Material supplied

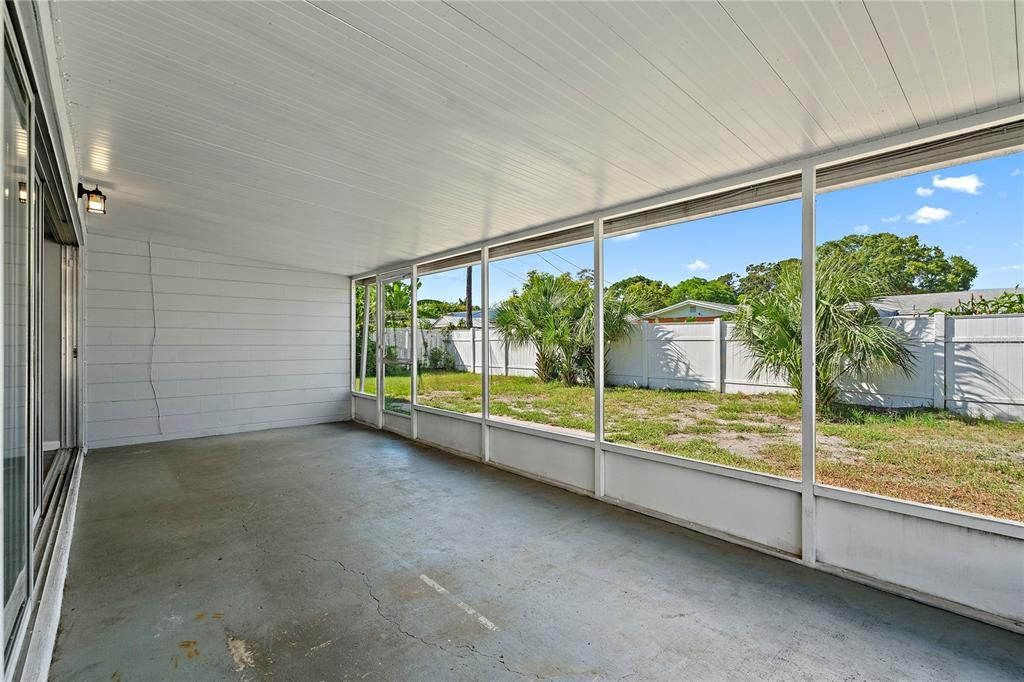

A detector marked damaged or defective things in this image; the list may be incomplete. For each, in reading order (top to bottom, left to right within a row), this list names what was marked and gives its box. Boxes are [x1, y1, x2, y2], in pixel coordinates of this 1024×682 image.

concrete crack [294, 552, 540, 676]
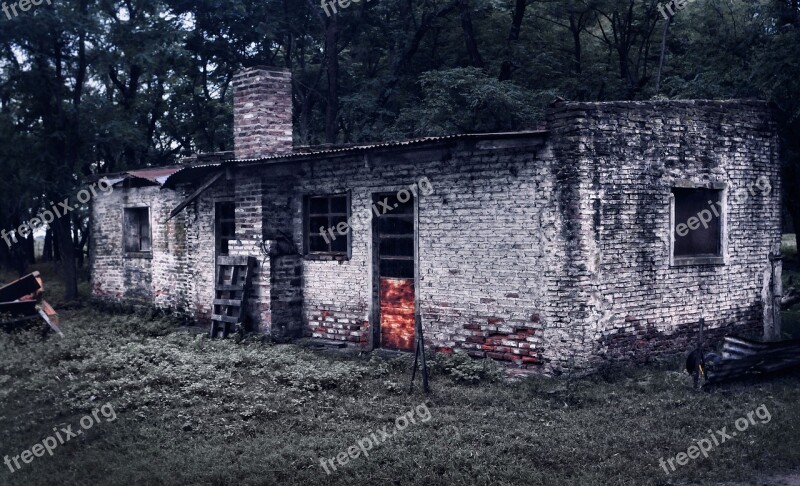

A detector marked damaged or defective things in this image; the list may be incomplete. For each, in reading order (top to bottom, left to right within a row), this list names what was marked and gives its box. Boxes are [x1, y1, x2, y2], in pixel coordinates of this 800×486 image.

broken window frame [122, 207, 152, 256]
broken window frame [302, 192, 352, 260]
broken window frame [664, 181, 728, 266]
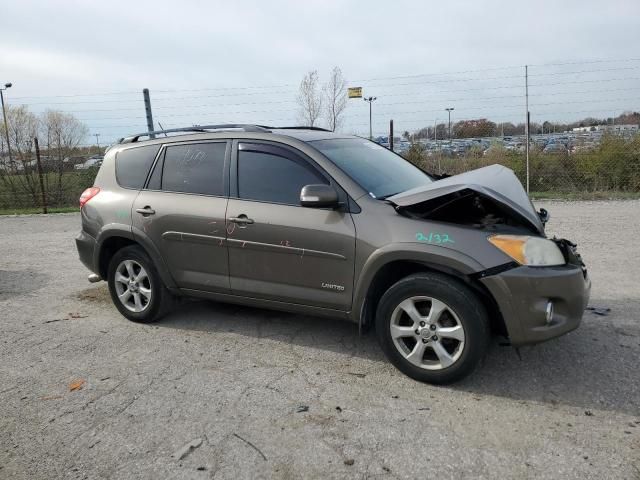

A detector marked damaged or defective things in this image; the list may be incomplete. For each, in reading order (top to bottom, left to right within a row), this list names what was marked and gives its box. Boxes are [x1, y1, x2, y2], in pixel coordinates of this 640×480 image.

cracked asphalt [0, 201, 636, 478]
damaged toyota rav4 [77, 125, 592, 384]
crumpled front hood [384, 163, 544, 234]
broken headlight [484, 235, 564, 266]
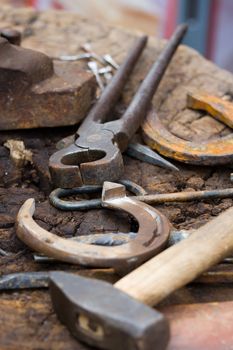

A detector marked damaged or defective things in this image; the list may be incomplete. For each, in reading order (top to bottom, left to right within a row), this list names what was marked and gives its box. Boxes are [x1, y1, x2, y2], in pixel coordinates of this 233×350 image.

rusted metal sheet [0, 36, 96, 130]
rusty horseshoe [142, 91, 233, 165]
rusty horseshoe [15, 182, 170, 272]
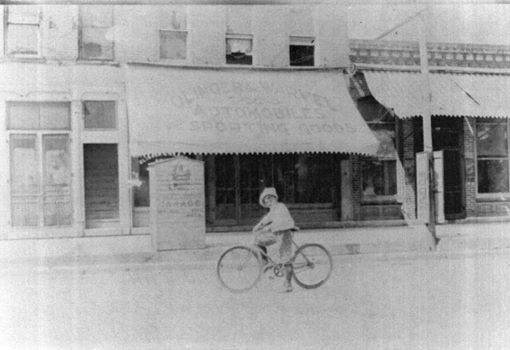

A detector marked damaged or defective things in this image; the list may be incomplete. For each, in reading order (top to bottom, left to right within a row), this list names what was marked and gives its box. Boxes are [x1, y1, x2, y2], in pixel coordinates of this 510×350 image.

broken window [5, 5, 40, 56]
broken window [78, 5, 113, 60]
broken window [288, 36, 312, 67]
broken window [476, 119, 508, 193]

Exercise instructions
Reproduce all five records above word for word, leaving out the pictures.

Completed exercise
A detector marked damaged or defective things in this image; the list may be incomplete. For each, in reading order (top to bottom, left to right within a row), this list names what was marked and gives its box. Boxes are [x1, y1, x2, y2], in pixel coordinates of this 1024×682 image.

concrete crack [294, 552, 540, 676]

A detector marked damaged or defective things in this image; the list may be incomplete. For each, in reading order (top to bottom, left to right within a row), this list names what was marked and gives its box. Boxes are [x1, y1, x2, y2], in pixel coordinates of this 800×486 image.

broken window frame [122, 207, 152, 256]
broken window frame [302, 192, 352, 260]
broken window frame [664, 181, 728, 266]

A detector marked damaged or defective things in this image; the list may be incomplete. For each, in reading order (top to bottom, left to right within a row), this list names what was marked and gives its box. Boxes are [x1, y1, x2, y2], in pixel coordinates of this 640×480 image.

cracked asphalt [0, 201, 636, 478]
damaged toyota rav4 [77, 125, 592, 384]
crumpled front hood [384, 163, 544, 234]
broken headlight [484, 235, 564, 266]

A detector marked damaged or defective things in this image; the list may be incomplete. For each, in reading order (top to bottom, left to right within a row), this list names what was marked and gives its box. Boxes are [x1, y1, x2, y2], in pixel coordinates of this 233×350 image.

rusted metal sheet [0, 36, 96, 130]
rusty horseshoe [142, 91, 233, 165]
rusty horseshoe [15, 182, 170, 272]

A detector marked damaged or defective things in this image; the list may be incomplete. For each, in reading order (top to bottom, left to right within a row), this list names what was marked and gives its box. Boxes are [x1, y1, x2, y2], in pixel coordinates of this 510×350 image.

broken window [5, 5, 40, 56]
broken window [78, 5, 113, 60]
broken window [288, 36, 312, 67]
broken window [476, 119, 508, 193]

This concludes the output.